El cine no es una cuestión de necesidades: imposible pensar en una película como “necesaria” o algún adjetivo similar. Lo que sí es necesario es que haya una voluntad artística detrás, ideas y ganas de contar una historia o de experimentar con imágenes y sonidos. Todo eso que precisamente no tiene esta versión animada de Los locos Addams.
Que aquellos que quieran ir al cine a reencontrarse con los personajes históricos, que mejor se queden en sus casas. Lejos del espíritu perturbador original, la película de Conrad Vernon y Greg Tiernan retrata a una familia blanca y bondadosa, simpática y bonachona. Una familia que subraya a cada paso su excentricidad, como para que al espectador bien claro de qué va el asunto. Todo es color donde debería ser oscuridad. E incluso la oscuridad aparece alivianada por una animación estilizada.

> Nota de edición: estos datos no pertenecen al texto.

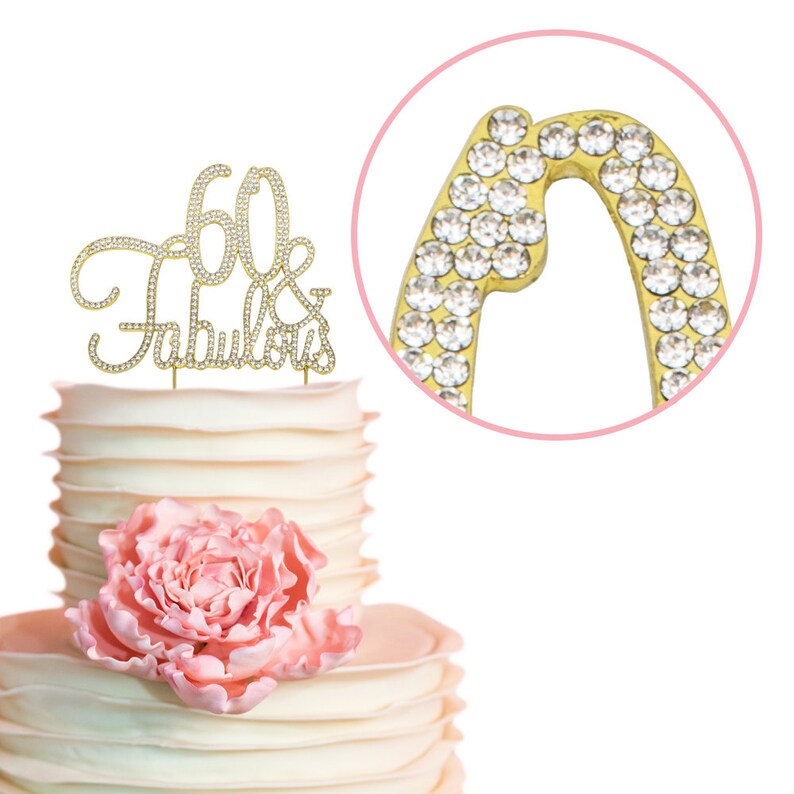 Adorno para tarta de 60 cumpleaños - DORADO 60 y fabulosa - Ideas divertidas para decorar el 60 cumpleaños - Diamantes de imitación brillantes - Recuerdo perfecto imagen 3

La historia es sintomática del desgano generalizado. La familia vive en una mansión ubicada en lo alto de una colina, cerca de donde una empresaria inmobiliaria planea el desarrollo de un nuevo barrio de lujo. Un emprendimiento que difícilmente pueda llevarse adelante con ese caserón lúgubre de fondo. Todo esto ocurre en vísperas de un rito de iniciación de Pericles que reunirá a toda la familia, al tiempo que Merlina da sus primeros pasos en el colegio (¿?).
El resultado es un film hecho a puro piloto automático, con escasos momentos de gracia y una liviandad indigerible para quienes tienen frescas en su memoria la serie original de los años '60 y '70, y las dos películas de principios de la década de 1990 protagonizadas por Anjelica Huston, Christina Ricci y Raúl Juliá. Los locos Addams merecían un regreso mejor.